What is asked: Put everything from the line containing "How much physical" down to the end of the material into a Markdown table with the columns Row and Line, numbering each row and skipping blank lines.

Source records:
§
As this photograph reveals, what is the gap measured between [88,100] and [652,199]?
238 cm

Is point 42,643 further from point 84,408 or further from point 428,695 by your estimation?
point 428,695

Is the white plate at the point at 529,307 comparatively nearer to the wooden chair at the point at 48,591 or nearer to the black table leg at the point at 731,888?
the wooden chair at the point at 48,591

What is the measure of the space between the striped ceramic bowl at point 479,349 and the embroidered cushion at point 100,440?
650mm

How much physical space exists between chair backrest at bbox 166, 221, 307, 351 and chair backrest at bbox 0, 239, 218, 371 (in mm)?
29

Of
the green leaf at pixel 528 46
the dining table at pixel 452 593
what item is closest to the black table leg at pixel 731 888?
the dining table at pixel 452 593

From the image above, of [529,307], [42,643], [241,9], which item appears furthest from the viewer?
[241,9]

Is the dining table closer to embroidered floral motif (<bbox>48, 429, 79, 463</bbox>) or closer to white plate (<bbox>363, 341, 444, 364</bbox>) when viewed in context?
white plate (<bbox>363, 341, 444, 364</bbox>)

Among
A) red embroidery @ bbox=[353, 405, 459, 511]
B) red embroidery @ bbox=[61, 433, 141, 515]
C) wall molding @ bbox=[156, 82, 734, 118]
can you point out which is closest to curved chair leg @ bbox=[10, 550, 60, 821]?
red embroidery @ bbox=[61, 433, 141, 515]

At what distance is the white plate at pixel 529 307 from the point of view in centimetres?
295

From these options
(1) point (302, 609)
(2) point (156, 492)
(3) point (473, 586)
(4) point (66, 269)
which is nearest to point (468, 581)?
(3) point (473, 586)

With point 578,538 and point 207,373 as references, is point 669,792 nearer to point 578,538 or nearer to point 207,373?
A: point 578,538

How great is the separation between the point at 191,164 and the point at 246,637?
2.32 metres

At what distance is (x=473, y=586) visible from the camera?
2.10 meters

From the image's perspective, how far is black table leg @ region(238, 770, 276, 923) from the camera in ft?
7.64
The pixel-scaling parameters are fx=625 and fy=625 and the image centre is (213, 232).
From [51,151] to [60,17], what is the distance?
§
Finished answer:
| Row | Line |
|---|---|
| 1 | How much physical space exists between chair backrest at bbox 166, 221, 307, 351 and chair backrest at bbox 0, 239, 218, 371 (in mm)? |
| 2 | 29 |
| 3 | Of |
| 4 | the green leaf at pixel 528 46 |
| 5 | the dining table at pixel 452 593 |
| 6 | what item is closest to the black table leg at pixel 731 888? |
| 7 | the dining table at pixel 452 593 |
| 8 | From the image above, of [529,307], [42,643], [241,9], which item appears furthest from the viewer? |
| 9 | [241,9] |
| 10 | Is the dining table closer to embroidered floral motif (<bbox>48, 429, 79, 463</bbox>) or closer to white plate (<bbox>363, 341, 444, 364</bbox>) when viewed in context? |
| 11 | white plate (<bbox>363, 341, 444, 364</bbox>) |
| 12 | Among |
| 13 | A) red embroidery @ bbox=[353, 405, 459, 511] |
| 14 | B) red embroidery @ bbox=[61, 433, 141, 515] |
| 15 | C) wall molding @ bbox=[156, 82, 734, 118] |
| 16 | can you point out which is closest to curved chair leg @ bbox=[10, 550, 60, 821]? |
| 17 | red embroidery @ bbox=[61, 433, 141, 515] |
| 18 | At what distance is the white plate at pixel 529 307 from the point of view in centimetres? |
| 19 | 295 |
| 20 | From these options |
| 21 | (1) point (302, 609) |
| 22 | (2) point (156, 492) |
| 23 | (3) point (473, 586) |
| 24 | (4) point (66, 269) |
| 25 | which is nearest to point (468, 581)? |
| 26 | (3) point (473, 586) |
| 27 | With point 578,538 and point 207,373 as references, is point 669,792 nearer to point 578,538 or nearer to point 207,373? |
| 28 | A: point 578,538 |
| 29 | How great is the separation between the point at 191,164 and the point at 246,637? |
| 30 | 2.32 metres |
| 31 | At what distance is (x=473, y=586) visible from the camera? |
| 32 | 2.10 meters |
| 33 | From the image's perspective, how far is black table leg @ region(238, 770, 276, 923) from the camera in ft? |
| 34 | 7.64 |
| 35 | The pixel-scaling parameters are fx=625 and fy=625 and the image centre is (213, 232). |
| 36 | From [51,151] to [60,17], what is the distance? |